Annuity sales through U.S. banks fell to historic lows in January, then bounced back to a six-month high in February, according to the Kehrer-LIMRA Monthly Bank Annuity Sales Survey.
Both fixed and variable annuities saw double-digit declines at the start of the year, with fixed annuities hitting a five-year low at just over $1 billion in monthly sales in January, the lowest monthly sales level since February 2007. Variable sales didn’t fare much better, dropping to their lowest level since January 2011.
Total sales fell 13 percent to $2.3 billion in January from December 2011, then rose 30 percent to hit $3 billion at the end of February for the first time since August 2011.
"We typically see this pattern at the start of the year. January sales numbers have come in between 3 and 25 percent below December for as long as we’ve been tracking sales on a monthly basis," Janet Cappelletti, associate research director at Windsor, Conn.-based Kehrer-LIMRA, said in a new release.
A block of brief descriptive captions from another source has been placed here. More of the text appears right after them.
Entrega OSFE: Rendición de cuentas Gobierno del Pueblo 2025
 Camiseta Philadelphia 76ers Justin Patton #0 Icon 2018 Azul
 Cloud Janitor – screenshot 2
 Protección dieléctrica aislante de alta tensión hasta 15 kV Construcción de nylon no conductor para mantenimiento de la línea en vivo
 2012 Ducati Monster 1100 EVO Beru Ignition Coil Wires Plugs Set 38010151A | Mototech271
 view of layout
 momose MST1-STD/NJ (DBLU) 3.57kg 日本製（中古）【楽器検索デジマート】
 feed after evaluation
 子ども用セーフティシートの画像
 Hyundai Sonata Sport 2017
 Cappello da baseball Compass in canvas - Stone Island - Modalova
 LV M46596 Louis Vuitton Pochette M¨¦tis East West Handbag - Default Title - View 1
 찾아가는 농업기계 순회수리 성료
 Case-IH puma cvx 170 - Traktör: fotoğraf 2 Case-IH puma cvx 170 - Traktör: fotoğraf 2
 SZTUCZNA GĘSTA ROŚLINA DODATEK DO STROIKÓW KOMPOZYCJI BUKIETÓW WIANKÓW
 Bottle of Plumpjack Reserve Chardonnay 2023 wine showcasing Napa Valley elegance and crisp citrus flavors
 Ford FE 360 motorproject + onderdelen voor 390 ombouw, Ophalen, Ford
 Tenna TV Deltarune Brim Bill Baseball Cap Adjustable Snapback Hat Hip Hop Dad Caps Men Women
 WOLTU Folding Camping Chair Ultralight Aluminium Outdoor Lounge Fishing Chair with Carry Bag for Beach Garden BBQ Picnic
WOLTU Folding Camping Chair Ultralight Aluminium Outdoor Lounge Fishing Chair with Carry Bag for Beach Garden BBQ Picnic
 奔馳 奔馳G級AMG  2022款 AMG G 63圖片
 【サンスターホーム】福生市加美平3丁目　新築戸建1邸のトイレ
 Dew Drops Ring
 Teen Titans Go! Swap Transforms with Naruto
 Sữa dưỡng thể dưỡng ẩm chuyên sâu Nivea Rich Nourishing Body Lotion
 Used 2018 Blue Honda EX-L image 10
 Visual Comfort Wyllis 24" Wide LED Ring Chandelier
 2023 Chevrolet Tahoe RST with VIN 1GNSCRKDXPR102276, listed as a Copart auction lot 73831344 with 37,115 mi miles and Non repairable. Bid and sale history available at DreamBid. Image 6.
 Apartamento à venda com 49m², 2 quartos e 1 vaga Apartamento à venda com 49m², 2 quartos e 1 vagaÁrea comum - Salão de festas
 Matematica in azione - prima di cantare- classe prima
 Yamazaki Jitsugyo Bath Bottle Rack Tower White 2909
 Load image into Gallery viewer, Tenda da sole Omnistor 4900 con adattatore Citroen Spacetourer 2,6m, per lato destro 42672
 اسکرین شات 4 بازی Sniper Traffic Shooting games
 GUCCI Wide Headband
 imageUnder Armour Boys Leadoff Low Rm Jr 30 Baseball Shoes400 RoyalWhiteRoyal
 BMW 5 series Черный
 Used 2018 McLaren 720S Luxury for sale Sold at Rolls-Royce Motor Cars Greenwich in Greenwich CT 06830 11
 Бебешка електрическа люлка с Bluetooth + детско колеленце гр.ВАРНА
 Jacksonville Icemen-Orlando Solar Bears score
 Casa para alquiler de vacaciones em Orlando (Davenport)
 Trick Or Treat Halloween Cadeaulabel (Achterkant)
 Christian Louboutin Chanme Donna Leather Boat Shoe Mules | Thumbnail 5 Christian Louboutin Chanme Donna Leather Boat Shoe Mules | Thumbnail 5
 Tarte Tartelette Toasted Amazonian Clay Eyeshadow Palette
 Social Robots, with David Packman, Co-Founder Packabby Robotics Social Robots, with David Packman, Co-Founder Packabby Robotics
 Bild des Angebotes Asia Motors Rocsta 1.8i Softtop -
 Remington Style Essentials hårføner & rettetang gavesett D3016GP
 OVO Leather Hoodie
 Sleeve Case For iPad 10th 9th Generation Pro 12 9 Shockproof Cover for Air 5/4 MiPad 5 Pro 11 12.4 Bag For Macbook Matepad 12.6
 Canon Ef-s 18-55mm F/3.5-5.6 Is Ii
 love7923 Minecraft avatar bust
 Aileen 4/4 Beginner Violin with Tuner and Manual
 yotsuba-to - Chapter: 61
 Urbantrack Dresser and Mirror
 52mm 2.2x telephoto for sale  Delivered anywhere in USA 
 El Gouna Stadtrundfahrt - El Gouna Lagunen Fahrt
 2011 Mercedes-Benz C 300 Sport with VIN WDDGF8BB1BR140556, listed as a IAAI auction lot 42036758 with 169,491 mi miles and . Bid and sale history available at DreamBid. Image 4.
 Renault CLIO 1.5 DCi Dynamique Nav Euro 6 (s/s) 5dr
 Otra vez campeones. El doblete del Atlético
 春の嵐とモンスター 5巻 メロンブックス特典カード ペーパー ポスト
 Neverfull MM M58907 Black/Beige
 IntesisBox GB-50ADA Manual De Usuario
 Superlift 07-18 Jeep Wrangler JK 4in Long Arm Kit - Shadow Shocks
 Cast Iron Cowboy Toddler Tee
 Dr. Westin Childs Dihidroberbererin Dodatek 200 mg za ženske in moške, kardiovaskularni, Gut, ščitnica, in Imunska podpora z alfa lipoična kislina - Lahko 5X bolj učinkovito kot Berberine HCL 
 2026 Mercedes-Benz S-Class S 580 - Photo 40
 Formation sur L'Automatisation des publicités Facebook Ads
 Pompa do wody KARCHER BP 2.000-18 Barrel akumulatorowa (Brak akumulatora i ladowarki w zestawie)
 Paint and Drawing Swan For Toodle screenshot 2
Variable annuity sales at financial institutions dropped 14 percent from December levels to $1.4 billion in January, then climbed to $1.8 billion in February.
After plummeting in January, bank-sold fixed annuities climbed 26 percent in February to $1.2 billion.
Mutual funds sold at financial institutions rose 32 percent in January to $5.1 billion. February sales leveled off at $4.9 billion.